> **GIVEN PASSAGE**
──────────

Mobile Industry Supports Gathering Momentum of Commercial Drones Market
Graham Trickey, Head of Internet of Things Programme, GSMA
Unmanned Aircraft, or ‘drones’, have hitherto been regarded as serving two typical purposes: military applications, and those of casual hobbyists. The past year or so, however, has seen that perception start to change fundamentally. There has been insight provided into this blossoming market after it was forecast that the market for commercial drones will reach $17 billion by 2024.
High costs and technical limitations formerly held commercial applications back, as the technology behind drones developed and production volumes were low. Increasing interest and investment across sectors is helping to develop new use cases for commercial drones and further pushing down productions costs. From mid-2017 significant investment saw use cases proliferate in sectors as various as agriculture, warehousing, construction and infrastructure. The global market for agricultural drones for instance reached $494 million last year, and is set to reach $3.69 billion by 2022.
Central to this has been the growing realisation that drones can be operated and controlled Beyond Visual Line of Sight (BVLOS). This has corresponded with increasing engagement from the mobile industry, which can play a vital role in providing mass connectivity for civilian, commercial and government applications. Last month saw the release of the GSMA’s Mobile-Enabled Unmanned Aircraft report, which explains that BVLOS applications require much more scalable, reliable and secure connectivity, such as that provided by mobile networks. The findings are clear: mobile networks offer the unrivalled communications capabilities and the ability to help with identification needed to deliver the full potential of drones.

──────────

> **RECORDS SHOWN**
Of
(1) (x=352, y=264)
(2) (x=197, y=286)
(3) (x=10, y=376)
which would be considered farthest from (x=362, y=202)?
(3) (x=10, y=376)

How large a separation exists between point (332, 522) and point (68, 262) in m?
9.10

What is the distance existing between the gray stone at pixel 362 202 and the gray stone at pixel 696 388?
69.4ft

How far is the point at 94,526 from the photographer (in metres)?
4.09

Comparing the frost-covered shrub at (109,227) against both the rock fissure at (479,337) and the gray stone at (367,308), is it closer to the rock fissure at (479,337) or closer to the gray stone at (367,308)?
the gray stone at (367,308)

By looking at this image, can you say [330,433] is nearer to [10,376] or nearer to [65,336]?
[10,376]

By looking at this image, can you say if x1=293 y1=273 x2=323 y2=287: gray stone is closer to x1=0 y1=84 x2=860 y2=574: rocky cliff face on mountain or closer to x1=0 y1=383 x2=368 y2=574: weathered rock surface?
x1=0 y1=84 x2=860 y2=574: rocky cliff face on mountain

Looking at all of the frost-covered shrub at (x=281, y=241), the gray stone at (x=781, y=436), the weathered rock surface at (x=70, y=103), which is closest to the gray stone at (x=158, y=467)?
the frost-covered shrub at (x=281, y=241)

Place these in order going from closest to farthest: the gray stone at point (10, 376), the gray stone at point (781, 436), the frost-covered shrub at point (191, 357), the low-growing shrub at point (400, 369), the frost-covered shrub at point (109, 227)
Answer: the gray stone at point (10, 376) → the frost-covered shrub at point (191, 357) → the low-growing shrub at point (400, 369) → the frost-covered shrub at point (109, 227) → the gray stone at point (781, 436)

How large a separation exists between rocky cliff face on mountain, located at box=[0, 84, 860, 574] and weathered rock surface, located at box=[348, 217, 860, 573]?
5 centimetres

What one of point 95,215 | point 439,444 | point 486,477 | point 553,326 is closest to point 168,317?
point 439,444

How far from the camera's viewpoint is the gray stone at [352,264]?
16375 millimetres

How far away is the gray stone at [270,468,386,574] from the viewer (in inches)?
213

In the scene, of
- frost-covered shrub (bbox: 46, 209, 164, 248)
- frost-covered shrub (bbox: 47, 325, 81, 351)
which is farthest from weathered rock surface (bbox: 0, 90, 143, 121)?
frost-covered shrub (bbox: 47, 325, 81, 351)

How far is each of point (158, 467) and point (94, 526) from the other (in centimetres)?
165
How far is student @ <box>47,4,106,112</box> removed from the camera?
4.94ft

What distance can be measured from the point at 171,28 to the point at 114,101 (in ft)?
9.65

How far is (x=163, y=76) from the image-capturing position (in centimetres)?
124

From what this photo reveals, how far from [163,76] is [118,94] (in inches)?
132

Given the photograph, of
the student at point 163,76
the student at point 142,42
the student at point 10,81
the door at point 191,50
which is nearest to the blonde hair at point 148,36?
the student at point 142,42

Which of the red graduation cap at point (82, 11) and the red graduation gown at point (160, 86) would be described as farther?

──────────

> **WORK TO DO**
Which sectors does the commercial drones article name as places where drone use cases spread from mid-2017? List every one. The records above come from a different source than the commercial drones article.

> **FINISHED EXERCISE**
Agriculture, warehousing, construction, and infrastructure.